Given passage:
California Elementary Schools To Test Anti-Piracy Curriculum
New submitter newbie_fantod writes "Ignoring the fact that the surest way to get a child to do something is to tell them not to, the RIAA and MPAA have developed an anti-piracy curriculum for kindergarten through grade 6. The pilot project is scheduled for testing in California schools later this year."
Mitch Stoltz, an EFF attorney, isn't impressed: “It suggests, falsely, that ideas are property and that building on others’ ideas always requires permission,” Stoltz says. “The overriding message of this curriculum is that students’ time should be consumed not in creating but in worrying about their impact on corporate profits.”
It's worked for years with every other product...
Get them while they're young and you'll have a "___________" (insert appropriate noun here) for life... Customer, slave, zealot, etc...
The only problem is that government is allowing corporations to push their agenda in the classroom... It wasn't enough to have it at the beginning of every one of their Disney movies --you know, the ones that kids watch ad infinitum, now they're allowed to spread their FUD in the schools, too! Yay!
How long before we see "Lunch! Sponsored by McDonald's", etc...
That's not the only issue at play here...
The backers for this program (RIAA/MPAA) are all wealthy, so their kids will never see these things in school. They'll be free from the propaganda and allowed to be creative and free. But, not the common man, because he can't afford freedom...
Hrmm... I wonder if that's how this is supposed to work... Freedom for those that can afford it...
Makes me wonder if there'll ever be a Star Trek-esque Utopia...
"Helping to keep you two steps ahead of the Thought Police!"
Most family's are forced to send there child to public schools by there circumstances. What idiot is letting a private organization force propaganda on them DARE was bad enough.
No sir I dont like it.

Supplied data:
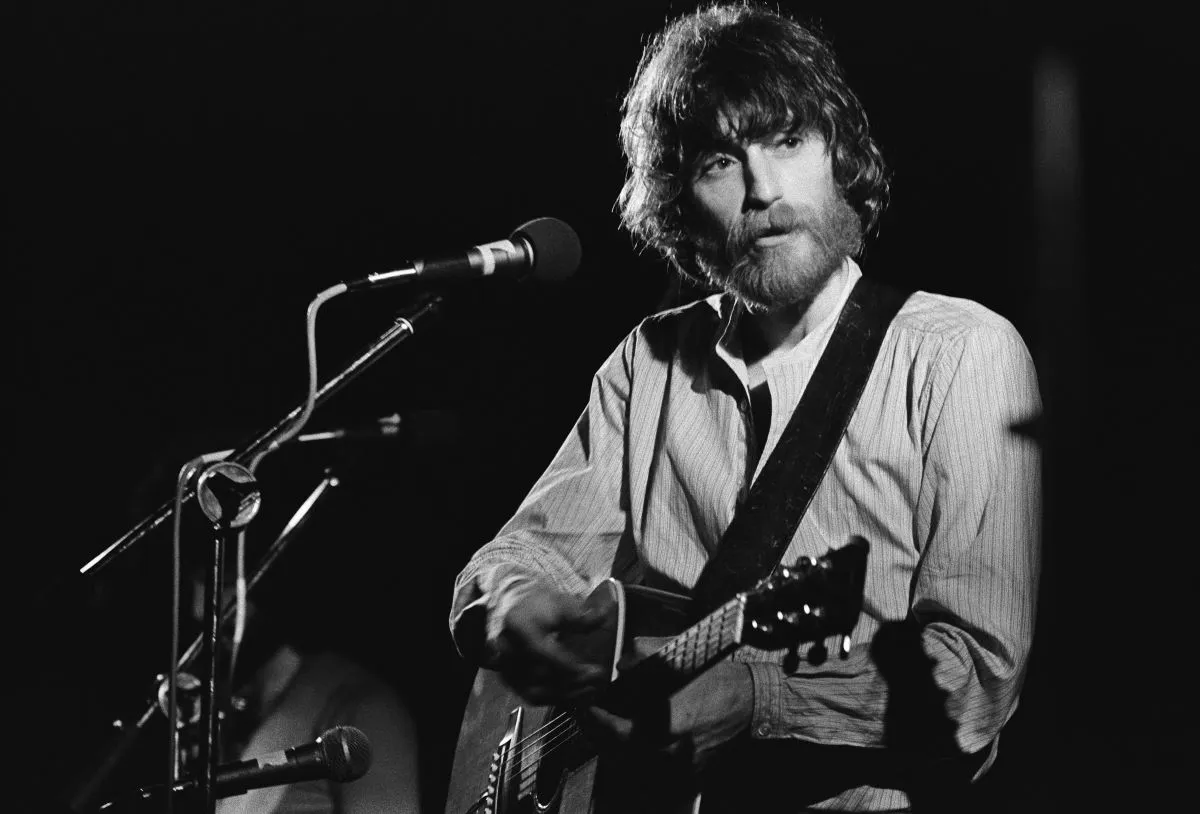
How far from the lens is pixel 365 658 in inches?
143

Exercise brief:
Which grade levels is the anti-piracy curriculum described in the article above designed to cover?

Exercise result:
Kindergarten through grade 6.